Pixel 4 and 4 XL smartphones launched at Google event

Pixel 4 sees you coming

by Andy Bassett

With virtually everything already known about the Pixel 4 after a relentless series of leaks and blog posts, all that was left for the Made By Google event was to make the announcement official and tie it all up with a bow.

Google did their best to avoid a series of ‘our phone’s faster than your phone’ proclamations or engage in any spec wars instead, settling on a few notable functions they feel will make a user’s experience more rewarding. As always, a lot of this revolved around the new camera features, which is something that the company has always prided itself on.

Sporting a new look, finish and colour, the Pixel 4 handsets are the first to feature two rear cameras. They are also the world’s first smartphone to use motion detection based on radar technology - the culmination of a 5 year project called ‘Soli’ which sought to harness radar’s speed, precision and power-efficient motion-detecting properties. All of radar’s advantages have been introduced into the Pixel 4 via a technology called Motion Sense.

This enables the handset to detect movement prior to any actual interaction, so Motion Sense will detect movement towards the phone and prepare Face Unlock, even before the handset has been lifted towards the face. With this state of preparation, the actual unlocking process that follows is extremely quick. Once a phone is placed back down, Motion Sense will detect movement away from the handset and put the phone in sleep mode, thus saving power. It also allows simple gestures to control media playback or swipe through various screens.

Motion sense can be turned on or off at any time and the Face Unlock data remains locally on the handset and never interacts with any other Google services. Additionally, the latest version of the Titan M security module keeps data secure on the phone.

Google will be keenly aware of the advances that their smartphone rivals Huawei and Apple have made in their own camera departments, so the company will be keen to reassert what is largely recognised as one of the Pixel’s strengths. To that end, as well as an 8MP front facing selfie snapper, both handsets now benefit from a pair of rear cameras - a 12.2 MP wide angle lens with a 77° field of view and a 16MP main camera with a 2x telephoto zoom.


But it’s not just the camera hardware which distinguishes Pixel photography, the software plays a huge part in getting the high quality results and this so-called computational photography has been improved in several key areas.
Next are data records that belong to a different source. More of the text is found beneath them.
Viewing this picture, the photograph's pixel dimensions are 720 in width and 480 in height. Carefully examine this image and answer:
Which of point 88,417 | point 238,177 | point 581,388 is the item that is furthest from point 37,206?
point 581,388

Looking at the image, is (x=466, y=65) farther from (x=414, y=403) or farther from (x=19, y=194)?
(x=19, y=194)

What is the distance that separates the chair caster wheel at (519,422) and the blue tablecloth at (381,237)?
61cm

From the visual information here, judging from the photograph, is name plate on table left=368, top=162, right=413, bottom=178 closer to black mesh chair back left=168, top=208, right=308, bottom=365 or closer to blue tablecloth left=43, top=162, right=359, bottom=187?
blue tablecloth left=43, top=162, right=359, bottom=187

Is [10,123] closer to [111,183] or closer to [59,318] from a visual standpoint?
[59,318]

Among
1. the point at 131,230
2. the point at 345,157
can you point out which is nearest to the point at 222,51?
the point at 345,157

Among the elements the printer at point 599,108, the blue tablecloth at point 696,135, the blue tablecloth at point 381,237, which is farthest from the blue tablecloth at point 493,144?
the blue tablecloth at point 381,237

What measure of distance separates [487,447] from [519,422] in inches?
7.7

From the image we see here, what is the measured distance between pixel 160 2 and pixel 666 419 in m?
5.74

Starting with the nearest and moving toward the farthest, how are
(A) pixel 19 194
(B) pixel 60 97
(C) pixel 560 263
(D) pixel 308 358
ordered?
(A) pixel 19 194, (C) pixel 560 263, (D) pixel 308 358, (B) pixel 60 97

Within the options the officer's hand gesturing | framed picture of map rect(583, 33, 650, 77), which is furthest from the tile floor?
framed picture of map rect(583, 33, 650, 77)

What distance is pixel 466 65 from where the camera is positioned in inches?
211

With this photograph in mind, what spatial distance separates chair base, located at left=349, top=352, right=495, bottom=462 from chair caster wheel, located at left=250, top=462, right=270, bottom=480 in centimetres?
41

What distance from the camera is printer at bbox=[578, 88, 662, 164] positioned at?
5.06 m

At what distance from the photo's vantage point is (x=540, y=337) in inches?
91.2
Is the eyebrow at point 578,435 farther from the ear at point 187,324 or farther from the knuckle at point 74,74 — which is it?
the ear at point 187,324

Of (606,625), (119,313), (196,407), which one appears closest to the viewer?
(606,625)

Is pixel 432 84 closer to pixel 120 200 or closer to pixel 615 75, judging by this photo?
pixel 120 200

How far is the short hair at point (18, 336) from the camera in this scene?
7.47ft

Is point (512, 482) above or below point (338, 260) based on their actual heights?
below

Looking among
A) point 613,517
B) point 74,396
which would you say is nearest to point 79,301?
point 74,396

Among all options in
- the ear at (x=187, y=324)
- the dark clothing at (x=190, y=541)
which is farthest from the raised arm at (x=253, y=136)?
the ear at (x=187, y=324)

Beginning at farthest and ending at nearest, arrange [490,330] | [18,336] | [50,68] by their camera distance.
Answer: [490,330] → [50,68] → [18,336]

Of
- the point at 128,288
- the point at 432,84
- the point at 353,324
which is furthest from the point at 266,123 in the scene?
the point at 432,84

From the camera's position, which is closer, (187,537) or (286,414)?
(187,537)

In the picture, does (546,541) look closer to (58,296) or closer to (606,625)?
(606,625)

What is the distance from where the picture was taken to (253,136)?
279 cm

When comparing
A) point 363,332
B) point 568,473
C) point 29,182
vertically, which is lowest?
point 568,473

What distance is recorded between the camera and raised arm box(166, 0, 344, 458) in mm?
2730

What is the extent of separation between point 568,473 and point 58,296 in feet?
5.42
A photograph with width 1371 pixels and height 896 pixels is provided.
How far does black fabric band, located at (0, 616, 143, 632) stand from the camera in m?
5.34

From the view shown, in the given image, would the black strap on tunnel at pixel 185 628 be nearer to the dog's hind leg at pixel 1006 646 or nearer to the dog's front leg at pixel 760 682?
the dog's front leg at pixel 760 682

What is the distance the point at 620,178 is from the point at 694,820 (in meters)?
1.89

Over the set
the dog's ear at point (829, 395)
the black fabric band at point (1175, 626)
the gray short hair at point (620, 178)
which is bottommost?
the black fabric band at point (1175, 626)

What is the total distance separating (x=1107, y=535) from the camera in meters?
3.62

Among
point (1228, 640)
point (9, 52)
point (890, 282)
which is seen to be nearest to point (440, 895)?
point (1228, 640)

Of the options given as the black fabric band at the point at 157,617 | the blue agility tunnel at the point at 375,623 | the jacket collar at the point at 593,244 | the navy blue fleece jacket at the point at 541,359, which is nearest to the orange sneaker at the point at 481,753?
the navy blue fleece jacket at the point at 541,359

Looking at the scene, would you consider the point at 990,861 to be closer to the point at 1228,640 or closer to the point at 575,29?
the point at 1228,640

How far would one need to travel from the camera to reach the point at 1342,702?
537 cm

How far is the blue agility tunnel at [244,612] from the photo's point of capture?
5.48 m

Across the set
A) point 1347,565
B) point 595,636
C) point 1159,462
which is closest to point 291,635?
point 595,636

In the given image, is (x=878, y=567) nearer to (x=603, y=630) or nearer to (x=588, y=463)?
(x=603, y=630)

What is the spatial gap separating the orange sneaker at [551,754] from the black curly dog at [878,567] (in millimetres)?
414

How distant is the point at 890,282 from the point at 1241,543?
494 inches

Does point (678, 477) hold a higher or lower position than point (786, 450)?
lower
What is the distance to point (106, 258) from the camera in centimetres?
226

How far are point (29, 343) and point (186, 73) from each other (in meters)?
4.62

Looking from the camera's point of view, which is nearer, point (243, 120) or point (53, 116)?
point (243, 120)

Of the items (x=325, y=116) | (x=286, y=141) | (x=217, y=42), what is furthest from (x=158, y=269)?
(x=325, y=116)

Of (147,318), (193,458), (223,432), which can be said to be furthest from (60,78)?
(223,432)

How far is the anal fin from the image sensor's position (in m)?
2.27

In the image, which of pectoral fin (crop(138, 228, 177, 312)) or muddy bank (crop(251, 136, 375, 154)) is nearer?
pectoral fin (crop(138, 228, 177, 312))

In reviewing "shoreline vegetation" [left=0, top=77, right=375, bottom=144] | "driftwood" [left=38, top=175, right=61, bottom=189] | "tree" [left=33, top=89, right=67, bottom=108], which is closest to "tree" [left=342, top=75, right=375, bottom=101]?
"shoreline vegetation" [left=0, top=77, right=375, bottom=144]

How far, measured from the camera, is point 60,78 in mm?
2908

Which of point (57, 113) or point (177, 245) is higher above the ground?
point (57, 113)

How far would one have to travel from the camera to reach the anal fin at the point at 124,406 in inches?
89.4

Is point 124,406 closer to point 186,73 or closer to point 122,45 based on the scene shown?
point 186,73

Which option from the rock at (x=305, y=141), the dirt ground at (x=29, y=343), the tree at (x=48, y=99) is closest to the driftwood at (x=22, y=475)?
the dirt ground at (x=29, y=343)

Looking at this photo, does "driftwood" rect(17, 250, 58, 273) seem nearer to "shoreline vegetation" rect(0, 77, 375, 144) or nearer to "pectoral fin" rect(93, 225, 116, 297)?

Firstly, the Pixel’s well established HDR+ method of stacking and averaging several shots of the same image to reduce noise and allow brightening to bring out shadow details can now be seen on the screen before the picture is taken using Live HDR+, which uses machine learning to approximate HDR+ in the viewfinder during the composition phase.

On top of that, Dual Exposure Controls allow real time adjustment of the capture exposure and tone mapping via the Brightness and Shadows sliders. This allows different exposure settings to be applied for different parts of the image and previewed before the image is captured. Previously, an image had to be taken and checked to see if the settings delivered the required effect.

There’s also machine based learning for white balance settings to remove some of the tonal discolourations found in tricky lighting conditions.

Portrait mode now also benefits from a combination of the dual cameras and machine learning to improve depth of field effects with large objects, or portraits where the subject is some distance away, and hair and fur are dealt with more accurately too.

Finally, with the improved Night Sight mode, Google is hoping that you won’t actually need to use the included flash module - ‘but it’s there just in case’. Pixel introduces a new Astrophotography mode which takes an exposure up to 16 seconds in length and up to 15 times. Altogether, this equates to a lengthy 4 minute exposure which would actually result in blurred stars as they moved across the night sky. The Pixel 4 avoids this by using the software to merge the images accurately, but will still need a tripod to achieve best results.


Away from photography, Google has also included a new version of its Sound Recorder application which allows real time transcription of dialogue - useful for recording lectures or presentations. It also allows keyword searches across all recorded sound files with instances being identified and located within the files.

Just for the hardware record, the Pixel 4 phones both sport an Always-on OLED screen with a 90Hz refresh rate, rated A+ by DisplayMate and described as “visually indistinguishable from perfect” as far as colour accuracy and image contrast are concerned. The Pixel 4 display is 5.7-inches and has a FHD+ resolution, while the larger 4 XL is 6.3-inch display and features QHD+ resolution.

The 4 XL also has a larger 3700mAh battery compared to the smaller handset’s 2800mAh battery and they both feature 18W fast charging and Qi-certified wireless charging, which all seems pretty standard for 2019 handsets.

Elsewhere, just about everything else is shared between the two models including the Snapdragon 855 CPU, 6GB of RAM and 64 / 128GB of storage.

Of course, coming from the home of Android, they’ll ship with Android 10 and undergo a minimum of three years O/S and security updates.

Looks like we’ll be waiting for the Pixel 5 for a 5G model though, as there was no mention of support for the new network standard.


Coming in three colours, Just Black, Clearly White and Oh So Orange, the handsets are available for preorder now and will ship on Oct 24th with the Pixel 4 costing £669 and the 4 XL costing £829, both undercutting their respective Pixel 3 antecedents.